● DATA LISTING
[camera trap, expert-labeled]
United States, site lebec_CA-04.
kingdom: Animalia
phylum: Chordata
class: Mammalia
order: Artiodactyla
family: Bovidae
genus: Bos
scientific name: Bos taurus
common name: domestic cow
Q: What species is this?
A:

* * *

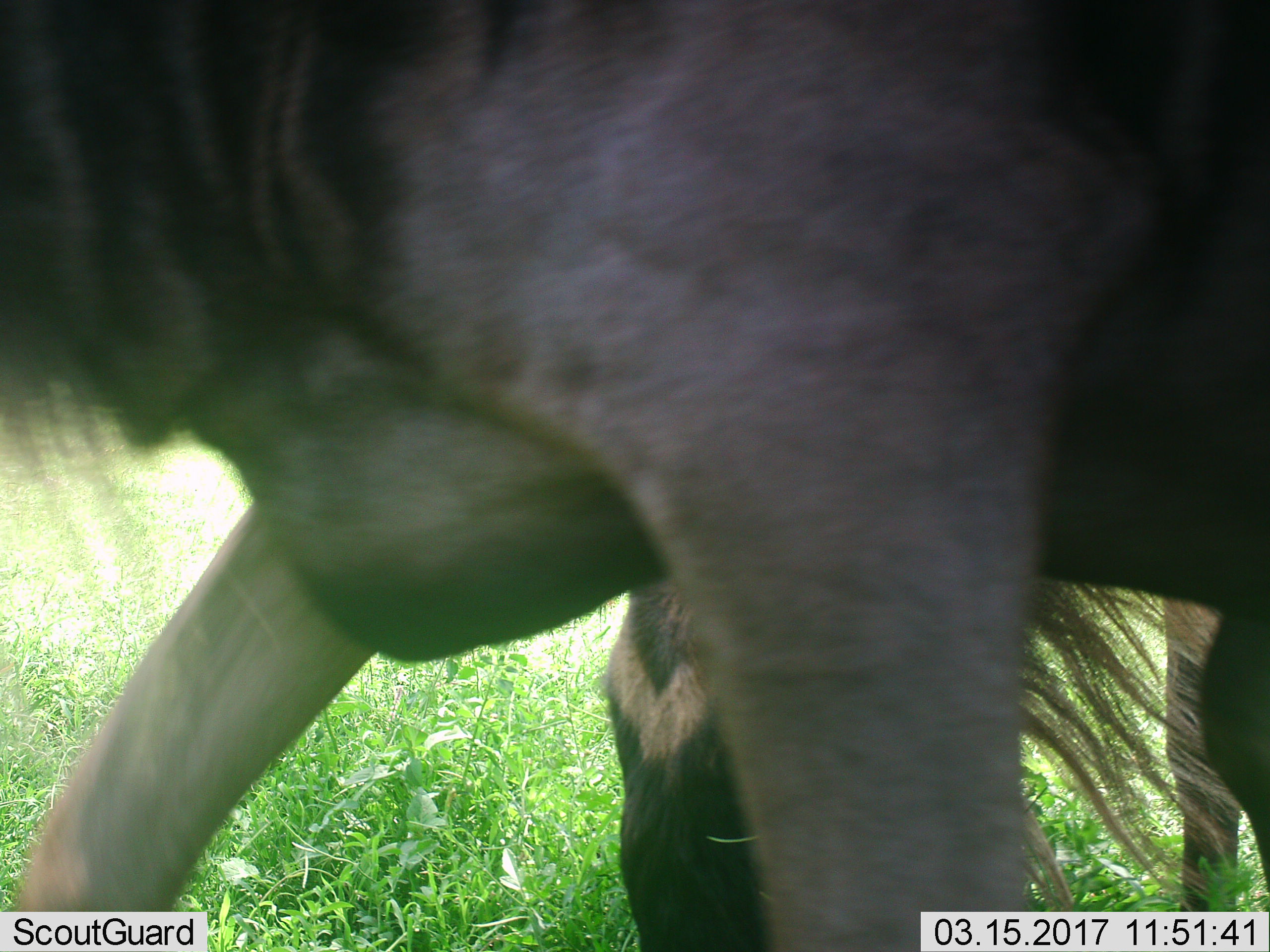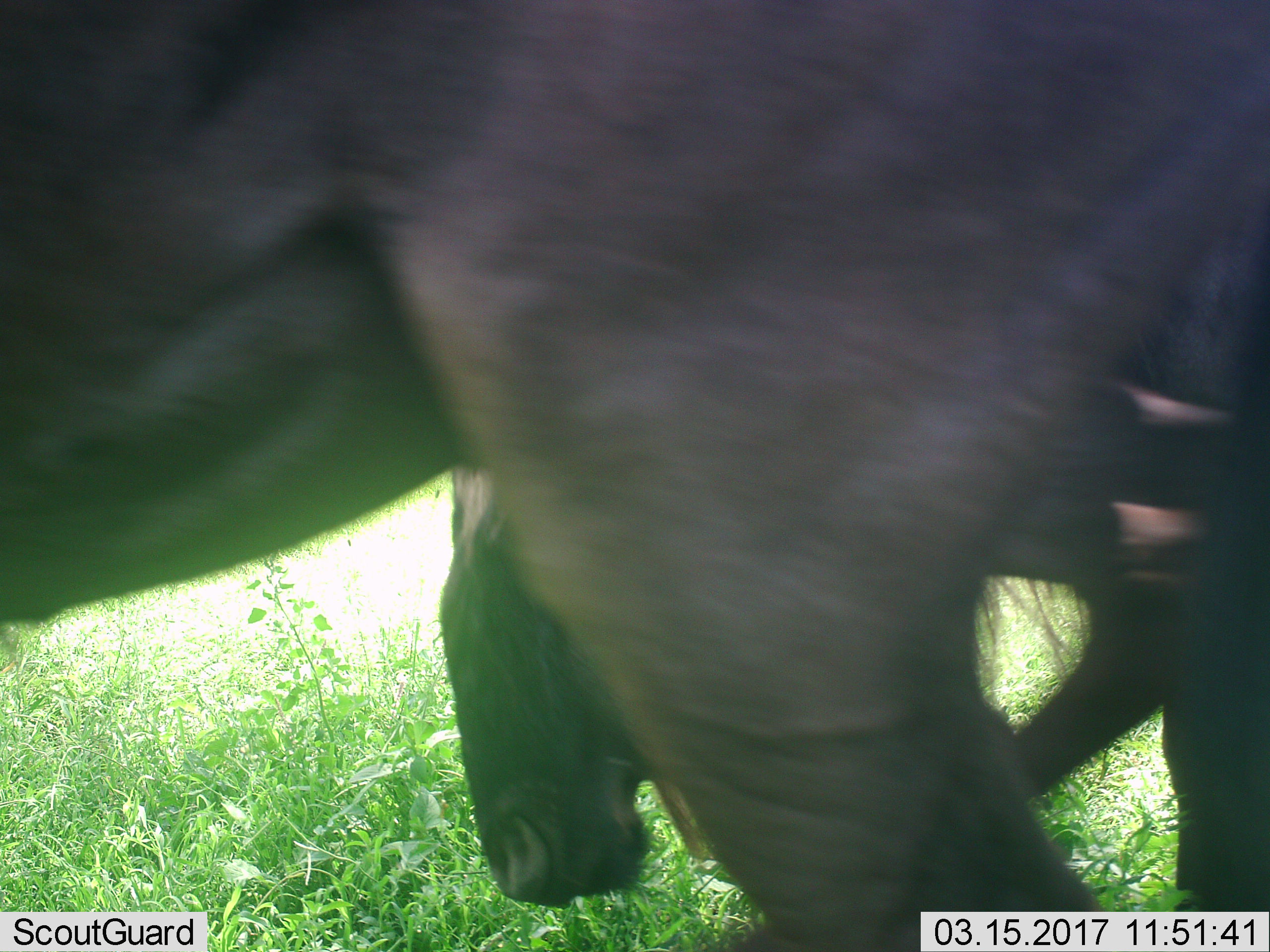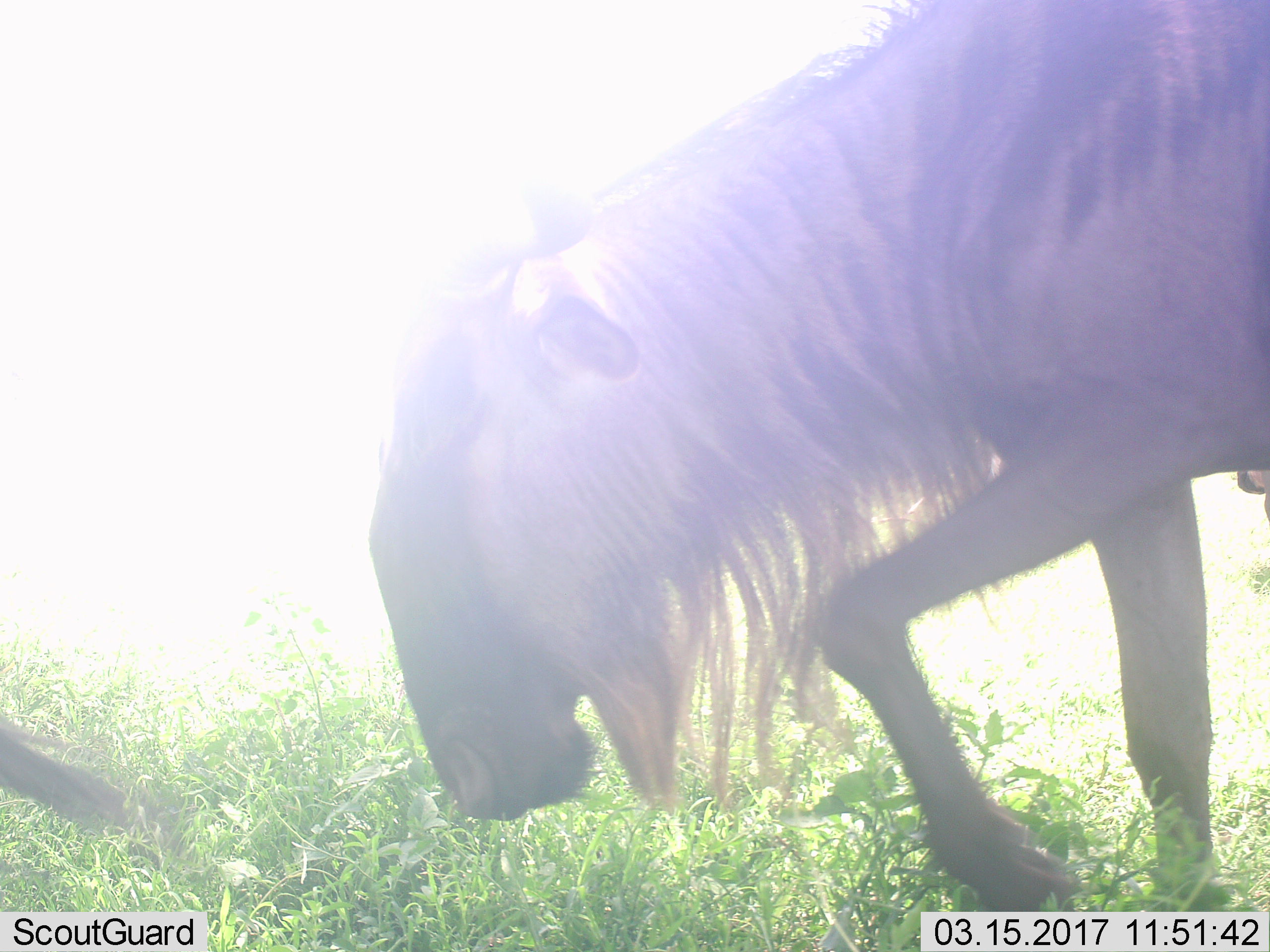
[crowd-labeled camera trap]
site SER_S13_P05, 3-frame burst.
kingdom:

● PROBLEM REQUIREMENTS
Could you copy each line from the listing that has the word "camera" in it?

● WRITTEN ANSWER
[camera trap, expert-labeled]
[crowd-labeled camera trap]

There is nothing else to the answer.